[Selected passage]:
----------------

Are white protestors given the benefit of the doubt?

The armed occupation of a federal wildlife center by an anti-government group in eastern Oregon has prompted furious debate over the treatment, by journalists and by law enforcement, of white versus black protestors in America. So far it has not attracted many supporters to the tiny town of Burns, to the relief of residents there.

Federal authorities have also kept their distance, which rankles many who recall the phalanxes of police and National Guardsmen who responded to protests against the deaths of black men at the hands of police in Ferguson, Mo., and in Baltimore—as well as the heavy police presence, and arrests for trespassing, at Black Lives Matter demonstrations. The federal government’s cautious response to the Oregon occupation is drawing some sarcasm and charges of double standards. “What do you think the response would be if a bunch of black people, filled with rage and armed to the teeth, took over a federal government installation and defied officials to kick them out?” wrote the Washington Post’s Eugene Robinson. “I’m pretty sure it wouldn’t be wait-and-see. Probably more like point-and-shoot.”

Advertisement

Still, no one would benefit from the kind of hair-trigger decision-making that has led to the deaths of Tamir Rice, the 12-year-old in Cleveland holding a toy gun in a park, and so many others.

----------------

[Using the information]:
[1] In the article on the Oregon occupation, who wrote the quoted remark about how officials would respond if armed black protestors seized a federal installation?
[2] Repeat the article on the Oregon occupation word for word, starting with "Still, no one" and going on through "so many others.".
You won't need the records for this.

[Data provided]:

----------------

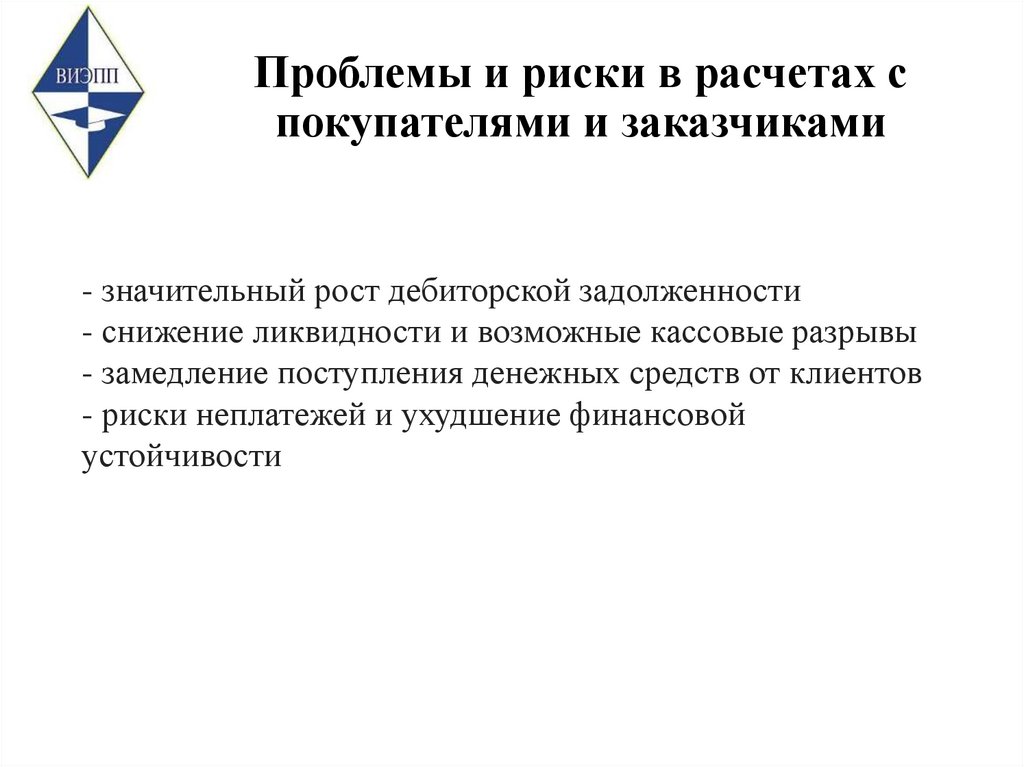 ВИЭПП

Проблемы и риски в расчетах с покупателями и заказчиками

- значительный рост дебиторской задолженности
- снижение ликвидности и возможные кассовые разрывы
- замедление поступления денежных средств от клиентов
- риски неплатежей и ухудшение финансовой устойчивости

----------------

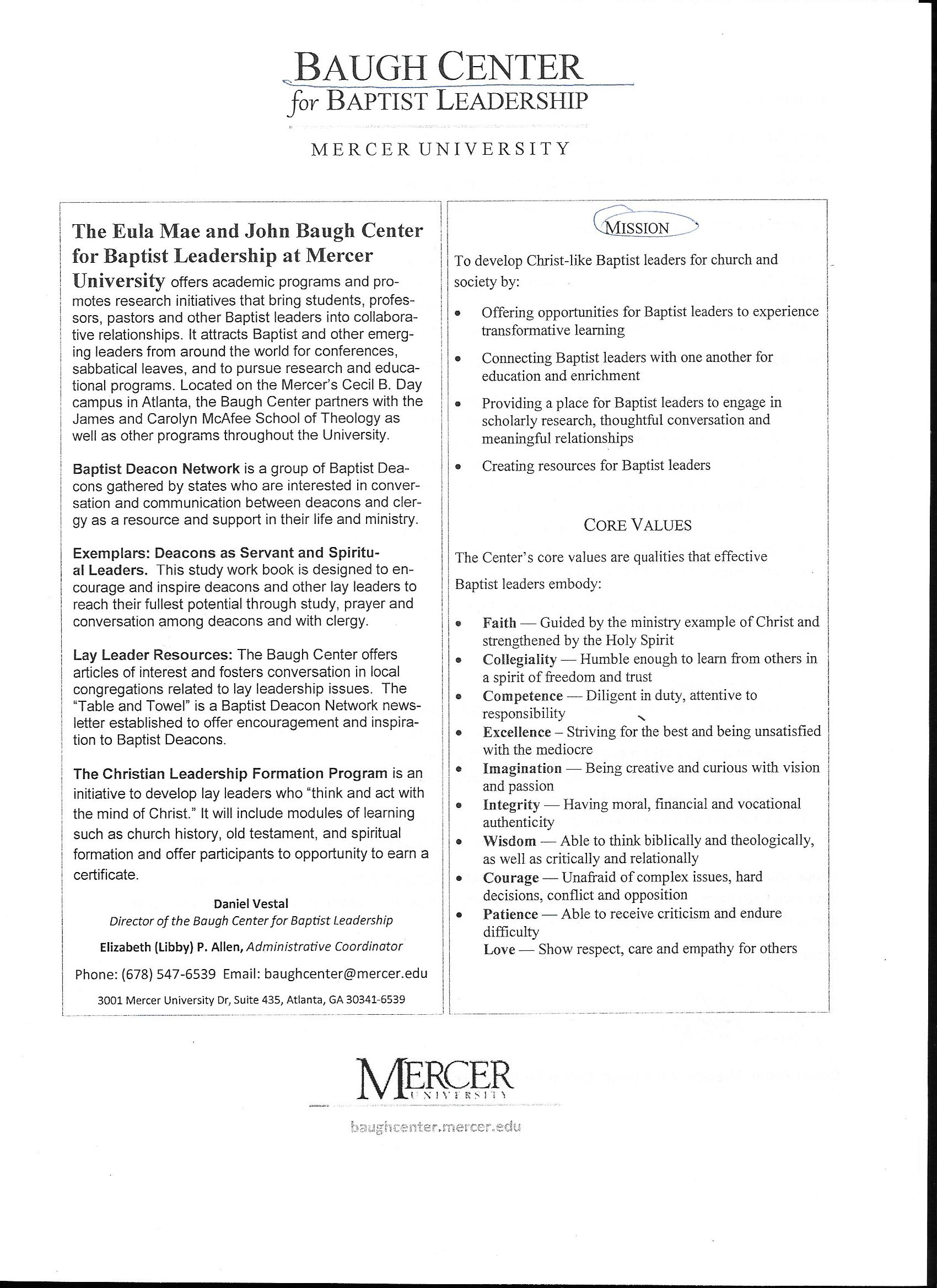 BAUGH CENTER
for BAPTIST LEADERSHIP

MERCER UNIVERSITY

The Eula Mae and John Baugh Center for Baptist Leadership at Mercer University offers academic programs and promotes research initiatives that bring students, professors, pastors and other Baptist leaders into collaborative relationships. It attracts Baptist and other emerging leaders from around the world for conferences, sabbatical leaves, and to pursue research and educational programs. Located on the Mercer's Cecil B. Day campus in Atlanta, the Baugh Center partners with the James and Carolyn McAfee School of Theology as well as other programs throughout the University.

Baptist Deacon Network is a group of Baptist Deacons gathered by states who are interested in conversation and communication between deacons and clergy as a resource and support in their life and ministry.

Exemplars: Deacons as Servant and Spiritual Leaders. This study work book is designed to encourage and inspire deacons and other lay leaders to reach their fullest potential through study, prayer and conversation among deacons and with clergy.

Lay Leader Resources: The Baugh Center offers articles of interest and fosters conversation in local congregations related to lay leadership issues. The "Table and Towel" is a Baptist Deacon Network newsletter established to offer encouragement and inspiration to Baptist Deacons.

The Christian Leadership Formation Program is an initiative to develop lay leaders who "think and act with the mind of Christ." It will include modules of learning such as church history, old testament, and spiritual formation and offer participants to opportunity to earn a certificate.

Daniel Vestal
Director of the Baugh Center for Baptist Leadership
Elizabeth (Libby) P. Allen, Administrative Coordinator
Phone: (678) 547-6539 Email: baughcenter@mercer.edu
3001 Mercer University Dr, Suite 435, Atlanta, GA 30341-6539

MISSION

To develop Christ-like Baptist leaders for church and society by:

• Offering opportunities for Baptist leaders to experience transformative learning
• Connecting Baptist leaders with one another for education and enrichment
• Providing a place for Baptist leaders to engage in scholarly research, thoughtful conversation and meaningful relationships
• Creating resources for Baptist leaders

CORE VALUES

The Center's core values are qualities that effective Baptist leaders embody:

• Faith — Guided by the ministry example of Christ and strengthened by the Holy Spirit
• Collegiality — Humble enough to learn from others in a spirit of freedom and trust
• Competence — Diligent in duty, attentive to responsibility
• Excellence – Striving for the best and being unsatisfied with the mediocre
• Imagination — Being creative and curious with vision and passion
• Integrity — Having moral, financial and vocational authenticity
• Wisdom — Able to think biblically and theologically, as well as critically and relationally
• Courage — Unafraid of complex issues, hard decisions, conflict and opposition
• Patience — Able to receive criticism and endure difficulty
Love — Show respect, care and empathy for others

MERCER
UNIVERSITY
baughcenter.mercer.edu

----------------

[Results for each task]:
[1] Eugene Robinson of the Washington Post.

[2]
Still, no one would benefit from the kind of hair-trigger decision-making that has led to the deaths of Tamir Rice, the 12-year-old in Cleveland holding a toy gun in a park, and so many others.